==== Given passage
It would be simple to inspect all packages originating from a suspicious source, as opposed to targeting Joe Schmo who might obtain ISOMs in one out of 10 packages coming from outside the US. Police want to convince a dealer not to sell, as opposed to targeting a consumer, because the flow of contraband will halt faster.

On a similar note, a $1.99 disposable butane lighter was removed from my checked luggage this week. THEY ALSO TOOK THE CIGAR CLIPPER. On a previous trip TSA confiscated a butane lighter from my carry on, and instructed me to put it in checked baggage. Banded Cubans (Sig VI tube 3 packs!) were inspected and ALLOWED THROUGH. :sb


----------



## SeanGAR (Jul 9, 2004)

Bummer. I heard the latest letters from Customs were sent registered. Is the standard procedure still to ignore the letter? 

When I was overseas recently I ate food products that were likely sweetened with Cuban sugar. My body took the sugar and converted it to fat. Can I ask customs for a free liposuction to remove the contraband?


----------



## (909) (Jul 27, 2004)

SeanGAR said:


> Bummer. I heard the latest letters from Customs were sent registered. Is the standard procedure still to ignore the letter?
> 
> When I was overseas recently I ate food products that were likely sweetened with Cuban sugar. My body took the sugar and converted it to fat. Can I ask customs for a free liposuction to remove the contraband?


I LMAO!! Where'd that come from?

Very good Sean, thats funny, I like your sense of humor!


----------



## (909) (Jul 27, 2004)

Fredster said:


> Sarasota is 30 minutes south of me. Why are you reading it in Cali? Relatives here?


I don't know have any relatives in Florida, I was looking for info regarding confiscated cigars and found the story.


----------



## (909) (Jul 27, 2004)

It seems to me that it would be hard to prove the origin of unbanded cigars that are in plain boxes without labels. If I were a customs agent (God forbid) what basis would I have to seize or destroy cigars being shipped into the country that the country of origin is unclear?

How would I know where the cigars originated from? They may have originated from DR or Mexico or Honduras or Virginia or anywhere else on the planet. 

If unbanded cigars are seized and a letter is sent to the intended receiver, what responsiblity does that person have to show proof of origin? What proof does the Customs agent have that can be used for prosecution?


----------



## Fredster (Jan 26, 2004)

(909) said:


> It seems to me that it would be hard to prove the origin of unbanded cigars that are in plain boxes without labels. If I were a customs agent (God forbid) what basis would I have to seize or destroy cigars being shipped into the country that the country of origin is unclear?
> 
> How would I know where the cigars originated from? They may have originated from DR or Mexico or Honduras or Virginia or anywhere else on the planet.
> 
> If unbanded cigars are seized and a letter is sent to the intended receiver, what responsiblity does that person have to show proof of origin? What proof does the Customs agent have that can be used for prosecution?
========
* [Task requirements]
• 1. Answer these questions about the forum thread on customs seizures:
(a) Besides the butane lighter, what was taken from the checked luggage this week?
(b) How does SeanGAR say the latest letters from Customs were sent?
(c) What was (909) looking for when finding the story?
• 2. Transcribe the forum thread on customs seizures, starting with "Very good Sean, thats" and going on through "Cali? Relatives here?".
The rows come from an unrelated source.
==== Excerpted data
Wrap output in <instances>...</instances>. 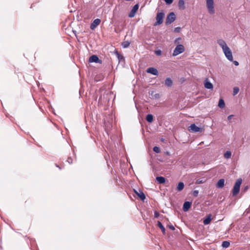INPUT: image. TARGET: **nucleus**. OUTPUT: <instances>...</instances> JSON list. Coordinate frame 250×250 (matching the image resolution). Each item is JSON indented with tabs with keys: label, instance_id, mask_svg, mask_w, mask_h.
<instances>
[{
	"label": "nucleus",
	"instance_id": "nucleus-30",
	"mask_svg": "<svg viewBox=\"0 0 250 250\" xmlns=\"http://www.w3.org/2000/svg\"><path fill=\"white\" fill-rule=\"evenodd\" d=\"M198 193H199V191L198 190H195L193 191L192 192V195L195 196V197H197L198 195Z\"/></svg>",
	"mask_w": 250,
	"mask_h": 250
},
{
	"label": "nucleus",
	"instance_id": "nucleus-27",
	"mask_svg": "<svg viewBox=\"0 0 250 250\" xmlns=\"http://www.w3.org/2000/svg\"><path fill=\"white\" fill-rule=\"evenodd\" d=\"M130 44V43L128 42H124L122 43V46L124 48L127 47Z\"/></svg>",
	"mask_w": 250,
	"mask_h": 250
},
{
	"label": "nucleus",
	"instance_id": "nucleus-21",
	"mask_svg": "<svg viewBox=\"0 0 250 250\" xmlns=\"http://www.w3.org/2000/svg\"><path fill=\"white\" fill-rule=\"evenodd\" d=\"M184 188V184L183 182H179L177 187V190L178 191H181Z\"/></svg>",
	"mask_w": 250,
	"mask_h": 250
},
{
	"label": "nucleus",
	"instance_id": "nucleus-34",
	"mask_svg": "<svg viewBox=\"0 0 250 250\" xmlns=\"http://www.w3.org/2000/svg\"><path fill=\"white\" fill-rule=\"evenodd\" d=\"M159 215H160V214H159V213L158 212L155 211L154 212V217L155 218H158L159 216Z\"/></svg>",
	"mask_w": 250,
	"mask_h": 250
},
{
	"label": "nucleus",
	"instance_id": "nucleus-18",
	"mask_svg": "<svg viewBox=\"0 0 250 250\" xmlns=\"http://www.w3.org/2000/svg\"><path fill=\"white\" fill-rule=\"evenodd\" d=\"M224 183H225L224 179H220L217 183V187L219 188H223L224 186Z\"/></svg>",
	"mask_w": 250,
	"mask_h": 250
},
{
	"label": "nucleus",
	"instance_id": "nucleus-14",
	"mask_svg": "<svg viewBox=\"0 0 250 250\" xmlns=\"http://www.w3.org/2000/svg\"><path fill=\"white\" fill-rule=\"evenodd\" d=\"M191 206V202H185L183 205V209L184 211H187Z\"/></svg>",
	"mask_w": 250,
	"mask_h": 250
},
{
	"label": "nucleus",
	"instance_id": "nucleus-29",
	"mask_svg": "<svg viewBox=\"0 0 250 250\" xmlns=\"http://www.w3.org/2000/svg\"><path fill=\"white\" fill-rule=\"evenodd\" d=\"M239 88L238 87H234L233 88V94H234V95H235L236 94H237L238 92H239Z\"/></svg>",
	"mask_w": 250,
	"mask_h": 250
},
{
	"label": "nucleus",
	"instance_id": "nucleus-16",
	"mask_svg": "<svg viewBox=\"0 0 250 250\" xmlns=\"http://www.w3.org/2000/svg\"><path fill=\"white\" fill-rule=\"evenodd\" d=\"M211 215L210 214L207 215V218L204 220L203 223L207 225L210 223L211 221Z\"/></svg>",
	"mask_w": 250,
	"mask_h": 250
},
{
	"label": "nucleus",
	"instance_id": "nucleus-39",
	"mask_svg": "<svg viewBox=\"0 0 250 250\" xmlns=\"http://www.w3.org/2000/svg\"><path fill=\"white\" fill-rule=\"evenodd\" d=\"M31 203V200H27L25 202V204H27V203Z\"/></svg>",
	"mask_w": 250,
	"mask_h": 250
},
{
	"label": "nucleus",
	"instance_id": "nucleus-40",
	"mask_svg": "<svg viewBox=\"0 0 250 250\" xmlns=\"http://www.w3.org/2000/svg\"><path fill=\"white\" fill-rule=\"evenodd\" d=\"M180 39H180V38H178V39H176V40L175 41V43H177V40H180Z\"/></svg>",
	"mask_w": 250,
	"mask_h": 250
},
{
	"label": "nucleus",
	"instance_id": "nucleus-41",
	"mask_svg": "<svg viewBox=\"0 0 250 250\" xmlns=\"http://www.w3.org/2000/svg\"><path fill=\"white\" fill-rule=\"evenodd\" d=\"M155 97L156 98L159 97V95L158 94H156Z\"/></svg>",
	"mask_w": 250,
	"mask_h": 250
},
{
	"label": "nucleus",
	"instance_id": "nucleus-10",
	"mask_svg": "<svg viewBox=\"0 0 250 250\" xmlns=\"http://www.w3.org/2000/svg\"><path fill=\"white\" fill-rule=\"evenodd\" d=\"M101 21L99 19H96L94 20L92 23L90 24V29L94 30L98 25H99Z\"/></svg>",
	"mask_w": 250,
	"mask_h": 250
},
{
	"label": "nucleus",
	"instance_id": "nucleus-22",
	"mask_svg": "<svg viewBox=\"0 0 250 250\" xmlns=\"http://www.w3.org/2000/svg\"><path fill=\"white\" fill-rule=\"evenodd\" d=\"M225 104L224 101L222 99H220L218 103V106L221 108L225 107Z\"/></svg>",
	"mask_w": 250,
	"mask_h": 250
},
{
	"label": "nucleus",
	"instance_id": "nucleus-4",
	"mask_svg": "<svg viewBox=\"0 0 250 250\" xmlns=\"http://www.w3.org/2000/svg\"><path fill=\"white\" fill-rule=\"evenodd\" d=\"M165 14L163 12H159L157 14L156 16V22L154 23V25H160L163 22V19L164 18Z\"/></svg>",
	"mask_w": 250,
	"mask_h": 250
},
{
	"label": "nucleus",
	"instance_id": "nucleus-5",
	"mask_svg": "<svg viewBox=\"0 0 250 250\" xmlns=\"http://www.w3.org/2000/svg\"><path fill=\"white\" fill-rule=\"evenodd\" d=\"M176 19V16L173 12L170 13L167 16L166 20V23L169 24L173 22Z\"/></svg>",
	"mask_w": 250,
	"mask_h": 250
},
{
	"label": "nucleus",
	"instance_id": "nucleus-2",
	"mask_svg": "<svg viewBox=\"0 0 250 250\" xmlns=\"http://www.w3.org/2000/svg\"><path fill=\"white\" fill-rule=\"evenodd\" d=\"M242 183V179H238L235 183L234 186L232 189L233 196L236 195L240 191V185Z\"/></svg>",
	"mask_w": 250,
	"mask_h": 250
},
{
	"label": "nucleus",
	"instance_id": "nucleus-32",
	"mask_svg": "<svg viewBox=\"0 0 250 250\" xmlns=\"http://www.w3.org/2000/svg\"><path fill=\"white\" fill-rule=\"evenodd\" d=\"M67 162L69 164H72V162H73V160H72V159L71 158H70V157H68V159H67Z\"/></svg>",
	"mask_w": 250,
	"mask_h": 250
},
{
	"label": "nucleus",
	"instance_id": "nucleus-12",
	"mask_svg": "<svg viewBox=\"0 0 250 250\" xmlns=\"http://www.w3.org/2000/svg\"><path fill=\"white\" fill-rule=\"evenodd\" d=\"M134 191L136 194L142 200L144 201L145 198L146 196L145 194L141 191L139 190V191H137V190L134 189Z\"/></svg>",
	"mask_w": 250,
	"mask_h": 250
},
{
	"label": "nucleus",
	"instance_id": "nucleus-9",
	"mask_svg": "<svg viewBox=\"0 0 250 250\" xmlns=\"http://www.w3.org/2000/svg\"><path fill=\"white\" fill-rule=\"evenodd\" d=\"M89 62H96V63H102V61L99 59V58L95 55H92L89 59Z\"/></svg>",
	"mask_w": 250,
	"mask_h": 250
},
{
	"label": "nucleus",
	"instance_id": "nucleus-6",
	"mask_svg": "<svg viewBox=\"0 0 250 250\" xmlns=\"http://www.w3.org/2000/svg\"><path fill=\"white\" fill-rule=\"evenodd\" d=\"M227 58L230 61L233 60L232 53L229 47L223 50Z\"/></svg>",
	"mask_w": 250,
	"mask_h": 250
},
{
	"label": "nucleus",
	"instance_id": "nucleus-23",
	"mask_svg": "<svg viewBox=\"0 0 250 250\" xmlns=\"http://www.w3.org/2000/svg\"><path fill=\"white\" fill-rule=\"evenodd\" d=\"M185 2L184 0H179L178 1V6L180 8H181L182 9H185Z\"/></svg>",
	"mask_w": 250,
	"mask_h": 250
},
{
	"label": "nucleus",
	"instance_id": "nucleus-19",
	"mask_svg": "<svg viewBox=\"0 0 250 250\" xmlns=\"http://www.w3.org/2000/svg\"><path fill=\"white\" fill-rule=\"evenodd\" d=\"M157 226L161 229L163 233L164 234H165V233H166L165 228L164 227V226L162 225V224L160 221H158Z\"/></svg>",
	"mask_w": 250,
	"mask_h": 250
},
{
	"label": "nucleus",
	"instance_id": "nucleus-3",
	"mask_svg": "<svg viewBox=\"0 0 250 250\" xmlns=\"http://www.w3.org/2000/svg\"><path fill=\"white\" fill-rule=\"evenodd\" d=\"M185 51V47L182 44L177 45L173 51V56H176Z\"/></svg>",
	"mask_w": 250,
	"mask_h": 250
},
{
	"label": "nucleus",
	"instance_id": "nucleus-26",
	"mask_svg": "<svg viewBox=\"0 0 250 250\" xmlns=\"http://www.w3.org/2000/svg\"><path fill=\"white\" fill-rule=\"evenodd\" d=\"M231 152L230 151H227L224 155L225 158L227 159H229L231 157Z\"/></svg>",
	"mask_w": 250,
	"mask_h": 250
},
{
	"label": "nucleus",
	"instance_id": "nucleus-35",
	"mask_svg": "<svg viewBox=\"0 0 250 250\" xmlns=\"http://www.w3.org/2000/svg\"><path fill=\"white\" fill-rule=\"evenodd\" d=\"M155 54L158 55V56H159V55H161V50H157V51H155Z\"/></svg>",
	"mask_w": 250,
	"mask_h": 250
},
{
	"label": "nucleus",
	"instance_id": "nucleus-37",
	"mask_svg": "<svg viewBox=\"0 0 250 250\" xmlns=\"http://www.w3.org/2000/svg\"><path fill=\"white\" fill-rule=\"evenodd\" d=\"M233 115H229V116L228 117V120L230 121V120L231 119V118H232V117H233Z\"/></svg>",
	"mask_w": 250,
	"mask_h": 250
},
{
	"label": "nucleus",
	"instance_id": "nucleus-8",
	"mask_svg": "<svg viewBox=\"0 0 250 250\" xmlns=\"http://www.w3.org/2000/svg\"><path fill=\"white\" fill-rule=\"evenodd\" d=\"M188 130L192 132H198L200 131L201 128L197 126L194 124H191L188 128Z\"/></svg>",
	"mask_w": 250,
	"mask_h": 250
},
{
	"label": "nucleus",
	"instance_id": "nucleus-33",
	"mask_svg": "<svg viewBox=\"0 0 250 250\" xmlns=\"http://www.w3.org/2000/svg\"><path fill=\"white\" fill-rule=\"evenodd\" d=\"M167 227L171 230H173L175 229V228L174 226L172 225H169L167 226Z\"/></svg>",
	"mask_w": 250,
	"mask_h": 250
},
{
	"label": "nucleus",
	"instance_id": "nucleus-38",
	"mask_svg": "<svg viewBox=\"0 0 250 250\" xmlns=\"http://www.w3.org/2000/svg\"><path fill=\"white\" fill-rule=\"evenodd\" d=\"M233 63H234V64L235 65H238V64H239L238 62H237V61H234V62H233Z\"/></svg>",
	"mask_w": 250,
	"mask_h": 250
},
{
	"label": "nucleus",
	"instance_id": "nucleus-11",
	"mask_svg": "<svg viewBox=\"0 0 250 250\" xmlns=\"http://www.w3.org/2000/svg\"><path fill=\"white\" fill-rule=\"evenodd\" d=\"M146 72L148 73H150L151 74H153L154 75H158V71L157 70V69L154 68V67H149L147 69Z\"/></svg>",
	"mask_w": 250,
	"mask_h": 250
},
{
	"label": "nucleus",
	"instance_id": "nucleus-36",
	"mask_svg": "<svg viewBox=\"0 0 250 250\" xmlns=\"http://www.w3.org/2000/svg\"><path fill=\"white\" fill-rule=\"evenodd\" d=\"M203 183V182L202 181V180H200V179L197 180L196 182V183L198 184H200Z\"/></svg>",
	"mask_w": 250,
	"mask_h": 250
},
{
	"label": "nucleus",
	"instance_id": "nucleus-1",
	"mask_svg": "<svg viewBox=\"0 0 250 250\" xmlns=\"http://www.w3.org/2000/svg\"><path fill=\"white\" fill-rule=\"evenodd\" d=\"M206 6L208 13L211 14L215 13L214 3L213 0H206Z\"/></svg>",
	"mask_w": 250,
	"mask_h": 250
},
{
	"label": "nucleus",
	"instance_id": "nucleus-28",
	"mask_svg": "<svg viewBox=\"0 0 250 250\" xmlns=\"http://www.w3.org/2000/svg\"><path fill=\"white\" fill-rule=\"evenodd\" d=\"M153 151L156 153H160V149L158 146H154L153 148Z\"/></svg>",
	"mask_w": 250,
	"mask_h": 250
},
{
	"label": "nucleus",
	"instance_id": "nucleus-24",
	"mask_svg": "<svg viewBox=\"0 0 250 250\" xmlns=\"http://www.w3.org/2000/svg\"><path fill=\"white\" fill-rule=\"evenodd\" d=\"M146 120L149 122L151 123L153 120V117L152 114H148L146 117Z\"/></svg>",
	"mask_w": 250,
	"mask_h": 250
},
{
	"label": "nucleus",
	"instance_id": "nucleus-31",
	"mask_svg": "<svg viewBox=\"0 0 250 250\" xmlns=\"http://www.w3.org/2000/svg\"><path fill=\"white\" fill-rule=\"evenodd\" d=\"M166 3L167 4H170L172 3L173 0H165Z\"/></svg>",
	"mask_w": 250,
	"mask_h": 250
},
{
	"label": "nucleus",
	"instance_id": "nucleus-7",
	"mask_svg": "<svg viewBox=\"0 0 250 250\" xmlns=\"http://www.w3.org/2000/svg\"><path fill=\"white\" fill-rule=\"evenodd\" d=\"M139 6V4H136L133 6L132 10L128 14V17L129 18H133L135 16L136 13L138 10Z\"/></svg>",
	"mask_w": 250,
	"mask_h": 250
},
{
	"label": "nucleus",
	"instance_id": "nucleus-25",
	"mask_svg": "<svg viewBox=\"0 0 250 250\" xmlns=\"http://www.w3.org/2000/svg\"><path fill=\"white\" fill-rule=\"evenodd\" d=\"M230 246L229 241H225L222 242V247L224 248H227Z\"/></svg>",
	"mask_w": 250,
	"mask_h": 250
},
{
	"label": "nucleus",
	"instance_id": "nucleus-15",
	"mask_svg": "<svg viewBox=\"0 0 250 250\" xmlns=\"http://www.w3.org/2000/svg\"><path fill=\"white\" fill-rule=\"evenodd\" d=\"M204 86H205V88H206L207 89H212L213 88L212 84L208 81V79H206V80L205 81Z\"/></svg>",
	"mask_w": 250,
	"mask_h": 250
},
{
	"label": "nucleus",
	"instance_id": "nucleus-13",
	"mask_svg": "<svg viewBox=\"0 0 250 250\" xmlns=\"http://www.w3.org/2000/svg\"><path fill=\"white\" fill-rule=\"evenodd\" d=\"M217 43L222 47L223 50L228 47L226 43L223 40H222V39L218 40L217 41Z\"/></svg>",
	"mask_w": 250,
	"mask_h": 250
},
{
	"label": "nucleus",
	"instance_id": "nucleus-20",
	"mask_svg": "<svg viewBox=\"0 0 250 250\" xmlns=\"http://www.w3.org/2000/svg\"><path fill=\"white\" fill-rule=\"evenodd\" d=\"M156 180L160 184H164L165 183V178L162 176H158L156 177Z\"/></svg>",
	"mask_w": 250,
	"mask_h": 250
},
{
	"label": "nucleus",
	"instance_id": "nucleus-17",
	"mask_svg": "<svg viewBox=\"0 0 250 250\" xmlns=\"http://www.w3.org/2000/svg\"><path fill=\"white\" fill-rule=\"evenodd\" d=\"M172 83V81L170 78H167L165 81V84L167 87L171 86Z\"/></svg>",
	"mask_w": 250,
	"mask_h": 250
},
{
	"label": "nucleus",
	"instance_id": "nucleus-42",
	"mask_svg": "<svg viewBox=\"0 0 250 250\" xmlns=\"http://www.w3.org/2000/svg\"><path fill=\"white\" fill-rule=\"evenodd\" d=\"M167 155H169V153L168 152H167Z\"/></svg>",
	"mask_w": 250,
	"mask_h": 250
}]
</instances>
========
* [Exercise responses]
• 1.
(a) The cigar clipper.
(b) Registered.
(c) Information about confiscated cigars.

• 2.
Very good Sean, thats funny, I like your sense of humor!


----------



## (909) (Jul 27, 2004)

Fredster said:


> Sarasota is 30 minutes south of me. Why are you reading it in Cali? Relatives here?